Description of problem: My customer upgrade from 4.3.0 to 4.4.9 and the haproxy.config change and add this parameter on backend. alpn h2 server pod:xxxx-8-vx7ft:xxxx:10.xx.7.75:8444 10.xx.7.75:8444 cookie f209111d3d62592d80e7ac9f49943327 weight 256 alpn h2,http/1.1 ssl verifyhost mock-xxx.xxx-xxx-dev.svc verify required ca-file /var/run/secrets/kubernetes.io/serviceaccount/service-ca.crt Currently are the upgrade from 4.3.0 to 4.4.9 their WebSocket java application is not working via the Route anymore blocking them. Version-Release number of selected component (if applicable): How reproducible: Upgrade from 4.3.0 to 4.4.9 compare haproxy.config Steps to Reproduce: 1. 2. 3. Actual results: Expected results: Additional info: Please refer to this PR: https://github.com/openshift/router/pull/123
The fix here should only be for 4.4 as in 4.5 we have enabled HTTP/2 on the front- and backend.
I need to test but this is likely to break in 4.5 too. Moving to 4.6 for further investigation and will backport.

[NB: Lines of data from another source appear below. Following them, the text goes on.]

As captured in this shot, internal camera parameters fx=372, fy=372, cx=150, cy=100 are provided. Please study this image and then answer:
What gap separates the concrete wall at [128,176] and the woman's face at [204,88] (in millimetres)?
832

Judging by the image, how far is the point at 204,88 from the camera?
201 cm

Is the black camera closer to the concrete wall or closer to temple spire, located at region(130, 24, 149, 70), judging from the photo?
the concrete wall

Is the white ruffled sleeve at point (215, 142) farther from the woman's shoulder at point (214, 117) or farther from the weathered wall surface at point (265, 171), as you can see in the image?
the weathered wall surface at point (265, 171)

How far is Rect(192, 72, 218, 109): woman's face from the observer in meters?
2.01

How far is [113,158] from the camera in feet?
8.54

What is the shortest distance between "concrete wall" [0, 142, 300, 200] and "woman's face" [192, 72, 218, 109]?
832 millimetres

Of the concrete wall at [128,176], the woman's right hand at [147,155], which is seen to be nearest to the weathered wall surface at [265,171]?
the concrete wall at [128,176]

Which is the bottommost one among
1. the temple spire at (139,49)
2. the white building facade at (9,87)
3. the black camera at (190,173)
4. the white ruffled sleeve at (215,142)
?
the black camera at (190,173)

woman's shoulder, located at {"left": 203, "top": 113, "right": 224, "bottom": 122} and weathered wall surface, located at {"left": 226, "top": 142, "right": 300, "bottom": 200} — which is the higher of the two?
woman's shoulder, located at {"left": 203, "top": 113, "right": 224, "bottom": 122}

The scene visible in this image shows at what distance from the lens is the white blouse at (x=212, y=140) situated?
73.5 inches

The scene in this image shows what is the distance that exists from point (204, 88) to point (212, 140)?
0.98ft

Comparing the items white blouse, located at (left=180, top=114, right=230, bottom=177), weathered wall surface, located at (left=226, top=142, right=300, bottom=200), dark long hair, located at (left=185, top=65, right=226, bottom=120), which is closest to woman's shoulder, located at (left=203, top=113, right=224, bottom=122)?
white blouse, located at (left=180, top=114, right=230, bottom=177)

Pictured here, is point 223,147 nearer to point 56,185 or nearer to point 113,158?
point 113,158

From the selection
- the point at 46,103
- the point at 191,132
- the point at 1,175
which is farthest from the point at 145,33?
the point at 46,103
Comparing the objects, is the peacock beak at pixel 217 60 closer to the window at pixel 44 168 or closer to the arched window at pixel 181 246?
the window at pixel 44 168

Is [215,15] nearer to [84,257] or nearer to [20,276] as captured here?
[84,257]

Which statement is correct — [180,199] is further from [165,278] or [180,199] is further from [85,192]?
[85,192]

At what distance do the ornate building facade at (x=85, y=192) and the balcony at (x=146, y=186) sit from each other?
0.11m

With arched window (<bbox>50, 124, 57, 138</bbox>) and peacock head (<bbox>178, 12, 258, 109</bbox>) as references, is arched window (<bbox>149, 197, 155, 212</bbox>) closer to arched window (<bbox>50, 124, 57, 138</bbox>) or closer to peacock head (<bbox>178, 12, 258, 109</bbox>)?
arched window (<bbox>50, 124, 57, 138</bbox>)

We're asking the following questions to evaluate whether or not this bug warrants blocking an upgrade edge from either the previous X.Y or X.Y.Z. The ultimate goal is to avoid delivering an update which introduces new risk or reduces cluster functionality in any way. Sample answers are provided to give more context and the UpgradeBlocker flag has been added to this bug. It will be removed if the assessment indicates that this should not block upgrade edges. The expectation is that the assignee answers these questions. Who is impacted? If we have to block upgrade edges based on this issue, which edges would need blocking? example: Customers upgrading from 4.y.Z to 4.y+1.z running on GCP with thousands of namespaces, approximately 5% of the subscribed fleet example: All customers upgrading from 4.y.z to 4.y+1.z fail approximately 10% of the time What is the impact? Is it serious enough to warrant blocking edges? example: Up to 2 minute disruption in edge routing example: Up to 90seconds of API downtime example: etcd loses quorum and you have to restore from backup How involved is remediation (even moderately serious impacts might be acceptable if they are easy to mitigate)? example: Issue resolves itself after five minutes example: Admin uses oc to fix things example: Admin must SSH to hosts, restore from backups, or other non standard admin activities Is this a regression (if all previous versions were also vulnerable, updating to the new, vulnerable version does not increase exposure)? example: No, itβs always been like this we just never noticed example: Yes, from 4.y.z to 4.y+1.z Or 4.y.z to 4.y.z+1
router#123 landed for bug 1826990, so I'm dropping the formal reference here to make it clear that that PR isn't a fix for this bug (maybe it was a workaround for this bug?)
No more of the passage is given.